Passage for review
■ ■ ■ ■ ■
Hybrid Reward Structures: AutoTIR combines action-level (tool selection) and output-level (answer correctness and format) rewards, tuned to match the downstream utility of each class of action per task (Wei et al., 29 Jul 2025). Reward coefficients are made explicit (e.g., $Q$ 3, $Q$ 4).
Turn-Level and Step-Level Attribution: GTPO and MatchTIR assign fine-grained rewards to individual turns or tool calls, using bipartite matching between predicted and ground-truth tool-use traces, hard or soft assignment of partial credit per tool call, and explicit penalty for unmatched or erroneous actions (Ding et al., 18 Nov 2025, Qu et al., 15 Jan 2026).
Self-Supervised Reward Shaping: GTPO measures the code-level similarity of negative (incorrect) and positive (correct) trajectories, assigning partial reward to non-trivial but not fully correct behavior (Ding et al., 18 Nov 2025).
Dual-Level Advantage Estimation: MatchTIR's sum of trajectory-level (global) and turn-level (local, discounted future) group advantages addresses both global task outcome and local execution quality, yielding significant improvement in hard, long-horizon tool-use tasks (Qu et al., 15 Jan 2026).

Comprehensive evaluation leverages discriminative benchmarks including mathematical (AIME2024/5, MATH500, AMC23), multi-hop QA (HotpotQA, 2WikiMultiHopQA, MuSiQue, Bamboogle), and open-ended tasks (LogiQA, IFEval), with rigorous reporting of exact match, F1, tool selection accuracy (TS), and tool productivity (TP) (Wei et al., 29 Jul 2025). Robust evaluation tools such as TIDE-Bench further integrate process reliability, tool-use efficiency, and inference cost, exposing persistent deficits in tool grounding and multi-tool coordination (Li et al., 10 May 2026).

6. Adaptation, Efficiency, and Inference-time Optimization

Beyond supervised and RL-based training, recent methods address efficiency and robustness at inference time:

PruneTIR implements training-free, post-hoc trajectory pruning and tool call resampling based on real-time detection of erroneous tool outputs and recurrent failure. Success-triggered pruning, stuck-triggered resampling, and retry-triggered tool suspension collectively increase Pass@1 by over 10 points and halve the number of wasteful tool invocations, without any model updates (Zhang et al., 11 May 2026).
Outcome Efficiency and Overthinking Mitigation: Empirical analysis demonstrates that TIR-enabled models achieve higher outcome efficiency (more correct solutions per token or turn), reach correct conclusions in fewer steps, and exhibit reduced “overthinking” and redundant tool use compared to non-TIR or static tool-invocation baselines (Zhao et al., 21 Aug 2025).
■ ■ ■ ■ ■
Directions
**1.** Answer the following questions using the passage on tool-use training and evaluation:
(a) What kind of matching do GTPO and MatchTIR use between predicted and ground-truth tool-use traces?
(b) Which evaluation tool integrates process reliability, tool-use efficiency, and inference cost?
(c) By how much does PruneTIR increase Pass@1?
**2.** Duplicate the portion of the passage on tool-use training and evaluation starting with "Comprehensive evaluation leverages" and going on through "10 May 2026).".
**3.** List every multi-hop QA benchmark named in the passage on tool-use training and evaluation.
■ ■ ■ ■ ■
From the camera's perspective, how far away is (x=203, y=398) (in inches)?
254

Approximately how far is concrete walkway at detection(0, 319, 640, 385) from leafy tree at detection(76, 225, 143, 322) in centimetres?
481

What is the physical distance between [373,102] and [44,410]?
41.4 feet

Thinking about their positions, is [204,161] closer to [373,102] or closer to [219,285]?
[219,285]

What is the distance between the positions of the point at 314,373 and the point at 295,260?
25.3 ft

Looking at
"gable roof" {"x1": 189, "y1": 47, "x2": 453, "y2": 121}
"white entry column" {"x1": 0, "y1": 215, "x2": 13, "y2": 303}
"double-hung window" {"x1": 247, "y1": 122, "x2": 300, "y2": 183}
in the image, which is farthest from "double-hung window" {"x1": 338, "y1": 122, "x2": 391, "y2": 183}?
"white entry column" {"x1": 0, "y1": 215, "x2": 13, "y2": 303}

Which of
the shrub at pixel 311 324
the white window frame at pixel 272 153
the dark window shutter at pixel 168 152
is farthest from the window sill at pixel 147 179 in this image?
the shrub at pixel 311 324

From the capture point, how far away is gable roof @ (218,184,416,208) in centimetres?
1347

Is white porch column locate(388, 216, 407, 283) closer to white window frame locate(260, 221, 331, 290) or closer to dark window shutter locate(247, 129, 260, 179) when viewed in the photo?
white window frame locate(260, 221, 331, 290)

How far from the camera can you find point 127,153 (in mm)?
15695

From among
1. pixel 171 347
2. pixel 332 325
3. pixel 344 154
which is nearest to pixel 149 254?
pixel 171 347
■ ■ ■ ■ ■
Response list
**1.**
(a) Bipartite matching
(b) TIDE-Bench
(c) By over 10 points

**2.**
Comprehensive evaluation leverages discriminative benchmarks including mathematical (AIME2024/5, MATH500, AMC23), multi-hop QA (HotpotQA, 2WikiMultiHopQA, MuSiQue, Bamboogle), and open-ended tasks (LogiQA, IFEval), with rigorous reporting of exact match, F1, tool selection accuracy (TS), and tool productivity (TP) (Wei et al., 29 Jul 2025). Robust evaluation tools such as TIDE-Bench further integrate process reliability, tool-use efficiency, and inference cost, exposing persistent deficits in tool grounding and multi-tool coordination (Li et al., 10 May 2026).

**3.** HotpotQA, 2WikiMultiHopQA, MuSiQue, Bamboogle